So now let's move on to that next piece, which is what do we have out there that can really embody sadness? What piece of media or art really embodies sadness for us? And for me, sticking with that musical route, I'm going to go with a song called Broken by Anson Seabra. I have no idea how to pronounce his name, I've only ever found him on YouTube. But this song, the way it sung, where his voice - he doesn't even have the energy to quite sing. It's very slow and it's very heavy. And then the lyrics to the song as well really embody sadness for me.

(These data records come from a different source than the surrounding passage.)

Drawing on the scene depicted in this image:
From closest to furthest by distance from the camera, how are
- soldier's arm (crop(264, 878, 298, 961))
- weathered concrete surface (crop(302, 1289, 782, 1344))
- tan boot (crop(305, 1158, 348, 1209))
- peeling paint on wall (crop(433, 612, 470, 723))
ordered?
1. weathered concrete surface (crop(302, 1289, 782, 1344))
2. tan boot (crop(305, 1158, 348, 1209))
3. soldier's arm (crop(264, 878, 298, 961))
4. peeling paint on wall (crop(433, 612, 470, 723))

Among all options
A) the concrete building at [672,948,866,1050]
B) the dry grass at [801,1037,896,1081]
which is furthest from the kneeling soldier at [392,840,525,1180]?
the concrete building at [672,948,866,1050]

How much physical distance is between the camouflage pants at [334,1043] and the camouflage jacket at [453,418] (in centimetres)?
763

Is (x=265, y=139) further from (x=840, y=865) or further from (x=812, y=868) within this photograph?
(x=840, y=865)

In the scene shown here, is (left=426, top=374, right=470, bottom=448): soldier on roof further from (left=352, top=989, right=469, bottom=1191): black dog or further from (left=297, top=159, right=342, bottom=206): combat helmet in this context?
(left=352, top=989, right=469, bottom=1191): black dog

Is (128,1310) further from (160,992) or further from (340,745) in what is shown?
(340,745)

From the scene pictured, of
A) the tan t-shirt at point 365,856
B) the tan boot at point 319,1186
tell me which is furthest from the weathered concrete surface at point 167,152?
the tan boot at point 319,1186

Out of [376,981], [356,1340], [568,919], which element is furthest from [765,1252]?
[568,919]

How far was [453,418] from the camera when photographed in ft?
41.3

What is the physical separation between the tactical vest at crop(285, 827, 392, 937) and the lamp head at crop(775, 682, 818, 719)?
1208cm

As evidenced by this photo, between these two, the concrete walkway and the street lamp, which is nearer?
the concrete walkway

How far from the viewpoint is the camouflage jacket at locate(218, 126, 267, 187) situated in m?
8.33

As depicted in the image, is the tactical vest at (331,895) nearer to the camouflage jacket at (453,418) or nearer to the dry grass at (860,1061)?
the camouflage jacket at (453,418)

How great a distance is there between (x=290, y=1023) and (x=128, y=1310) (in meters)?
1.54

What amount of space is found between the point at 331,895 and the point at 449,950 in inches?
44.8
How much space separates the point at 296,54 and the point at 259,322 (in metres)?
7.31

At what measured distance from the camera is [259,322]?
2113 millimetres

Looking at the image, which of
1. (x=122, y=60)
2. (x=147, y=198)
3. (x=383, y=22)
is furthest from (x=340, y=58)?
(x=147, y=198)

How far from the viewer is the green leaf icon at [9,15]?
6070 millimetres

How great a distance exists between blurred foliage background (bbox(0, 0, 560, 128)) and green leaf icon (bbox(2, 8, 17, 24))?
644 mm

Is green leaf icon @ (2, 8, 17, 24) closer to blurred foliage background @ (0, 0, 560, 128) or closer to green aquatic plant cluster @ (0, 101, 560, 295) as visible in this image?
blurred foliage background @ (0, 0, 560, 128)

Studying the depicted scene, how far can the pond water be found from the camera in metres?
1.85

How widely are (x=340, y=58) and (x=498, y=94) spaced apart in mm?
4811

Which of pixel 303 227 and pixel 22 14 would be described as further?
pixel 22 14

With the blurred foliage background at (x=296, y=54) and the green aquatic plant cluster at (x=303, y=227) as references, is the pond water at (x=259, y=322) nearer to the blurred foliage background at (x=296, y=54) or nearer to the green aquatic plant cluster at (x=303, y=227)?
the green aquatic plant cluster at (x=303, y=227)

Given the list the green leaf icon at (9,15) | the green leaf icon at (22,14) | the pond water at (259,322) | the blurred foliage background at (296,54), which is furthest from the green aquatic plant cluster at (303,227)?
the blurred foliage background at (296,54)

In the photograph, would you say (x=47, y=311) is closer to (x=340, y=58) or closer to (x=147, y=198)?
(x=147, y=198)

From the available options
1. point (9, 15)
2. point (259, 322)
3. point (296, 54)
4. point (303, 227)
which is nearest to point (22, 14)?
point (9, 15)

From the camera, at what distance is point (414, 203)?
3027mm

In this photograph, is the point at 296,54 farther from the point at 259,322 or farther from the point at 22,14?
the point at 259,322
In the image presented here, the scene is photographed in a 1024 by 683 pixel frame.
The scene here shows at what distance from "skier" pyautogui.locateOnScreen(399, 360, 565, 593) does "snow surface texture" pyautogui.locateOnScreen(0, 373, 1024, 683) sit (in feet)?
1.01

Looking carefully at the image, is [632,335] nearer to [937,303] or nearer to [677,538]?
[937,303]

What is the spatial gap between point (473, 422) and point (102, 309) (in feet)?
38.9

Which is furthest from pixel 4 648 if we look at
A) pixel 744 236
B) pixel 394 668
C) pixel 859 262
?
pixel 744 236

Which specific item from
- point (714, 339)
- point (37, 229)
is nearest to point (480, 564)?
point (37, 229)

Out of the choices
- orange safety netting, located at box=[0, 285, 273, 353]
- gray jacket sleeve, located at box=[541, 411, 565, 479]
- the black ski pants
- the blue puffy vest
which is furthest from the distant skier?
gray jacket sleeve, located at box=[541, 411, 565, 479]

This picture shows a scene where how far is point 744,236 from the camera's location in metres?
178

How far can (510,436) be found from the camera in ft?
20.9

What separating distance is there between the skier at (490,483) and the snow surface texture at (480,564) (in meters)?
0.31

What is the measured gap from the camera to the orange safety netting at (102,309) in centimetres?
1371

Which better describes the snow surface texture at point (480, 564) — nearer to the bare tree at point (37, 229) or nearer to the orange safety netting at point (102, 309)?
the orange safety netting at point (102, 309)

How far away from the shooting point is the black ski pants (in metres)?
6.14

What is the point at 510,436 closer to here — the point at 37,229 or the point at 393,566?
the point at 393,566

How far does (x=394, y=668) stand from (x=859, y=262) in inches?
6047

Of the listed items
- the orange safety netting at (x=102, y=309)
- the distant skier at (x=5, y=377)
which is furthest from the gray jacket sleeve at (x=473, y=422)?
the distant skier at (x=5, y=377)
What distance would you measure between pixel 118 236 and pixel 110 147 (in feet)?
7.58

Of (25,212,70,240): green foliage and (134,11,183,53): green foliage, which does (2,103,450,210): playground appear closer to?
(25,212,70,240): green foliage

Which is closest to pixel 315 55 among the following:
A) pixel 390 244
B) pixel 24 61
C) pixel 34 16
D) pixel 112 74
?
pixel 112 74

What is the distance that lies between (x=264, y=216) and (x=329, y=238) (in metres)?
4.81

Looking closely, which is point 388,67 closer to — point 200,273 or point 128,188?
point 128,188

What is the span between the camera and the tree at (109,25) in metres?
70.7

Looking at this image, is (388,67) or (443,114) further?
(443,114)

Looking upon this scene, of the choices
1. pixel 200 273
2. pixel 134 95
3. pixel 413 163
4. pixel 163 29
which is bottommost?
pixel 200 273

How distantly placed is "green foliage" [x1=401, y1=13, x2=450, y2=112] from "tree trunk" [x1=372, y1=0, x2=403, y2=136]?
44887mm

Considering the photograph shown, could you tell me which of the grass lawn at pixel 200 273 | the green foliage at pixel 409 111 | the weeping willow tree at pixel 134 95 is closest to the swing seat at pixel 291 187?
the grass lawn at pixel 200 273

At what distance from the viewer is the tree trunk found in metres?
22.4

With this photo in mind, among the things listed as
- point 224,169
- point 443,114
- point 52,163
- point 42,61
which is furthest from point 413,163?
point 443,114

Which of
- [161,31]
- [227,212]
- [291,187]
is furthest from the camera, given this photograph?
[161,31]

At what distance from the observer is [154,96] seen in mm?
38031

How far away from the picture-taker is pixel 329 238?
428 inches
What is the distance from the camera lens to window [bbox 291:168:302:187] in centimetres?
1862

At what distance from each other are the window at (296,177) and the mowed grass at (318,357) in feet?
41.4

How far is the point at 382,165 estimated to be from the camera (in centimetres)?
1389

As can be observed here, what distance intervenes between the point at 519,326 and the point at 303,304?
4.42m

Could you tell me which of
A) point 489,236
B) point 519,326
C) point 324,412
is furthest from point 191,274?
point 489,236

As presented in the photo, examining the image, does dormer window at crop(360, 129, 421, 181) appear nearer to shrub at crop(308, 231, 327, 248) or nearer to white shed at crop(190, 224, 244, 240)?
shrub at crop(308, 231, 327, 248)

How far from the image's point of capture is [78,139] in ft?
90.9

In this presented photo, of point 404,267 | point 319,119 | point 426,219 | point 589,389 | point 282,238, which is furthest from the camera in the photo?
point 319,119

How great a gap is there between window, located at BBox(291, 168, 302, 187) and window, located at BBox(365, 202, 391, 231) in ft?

And I'm just going to read just a few of these, starting with - which this is one of the strongest lines for sadness for me: “And feelings come but they won't go? Please won't someone take me home before I lose my mind? Am I broken? Am I flawed? Do I deserve a shred of worth? Or am I just another fake, fucked up lost cause? Am I human? Am I something else? Because I'm so scared and there's no one there to save me from the nightmare that I call myself?”
And this song, for me, is sadness. It's the pain and the self-doubt and the loss of energy and the feeling like you're silently drowning. Because to actively be drowning there would be so much more thrashing energy. But it's not that. It's almost like a giving up and slipping into the water like Ophelia for me.
IVY
:I have a hard time wrapping my head around the way that you experience sadness too. I don't think I could do that. I don't think I could be that immersed in it and embedded in it and not able to shut it down. The way that you were saying that, in some ways, my way of dealing with it sounds so comforting. I guess, in some sense, the way that you deal with sadness, even though it sounds excruciating to me and I can't fathom it, at the same time, I also recognize that the way that I deal with sadness also causes problems for me.
I may not be so acutely immersed in it when I feel it. I may be able to shut down. But when I shut down, I shut down from everyone too, and I shut down from the world and I isolate myself more. And that is the downside to how I deal with sadness, is that in order for me to be apathetic, in order for me to numb myself out, I have to go media blackout. I have to isolate myself from nearly everybody. I need to just be on my own and not have much of any external anything coming in relationships, demands from the outside world. Like I have to go damn near catatonic in order for me to shut down, in order for me to deal with sadness. So as much as your way of dealing with it and feeling it and processing it sounds incredibly painful to me, there is also a part of me that wishes that my default way of coping was not to just completely shut down, because it also definitely impairs a lot of my other relationships.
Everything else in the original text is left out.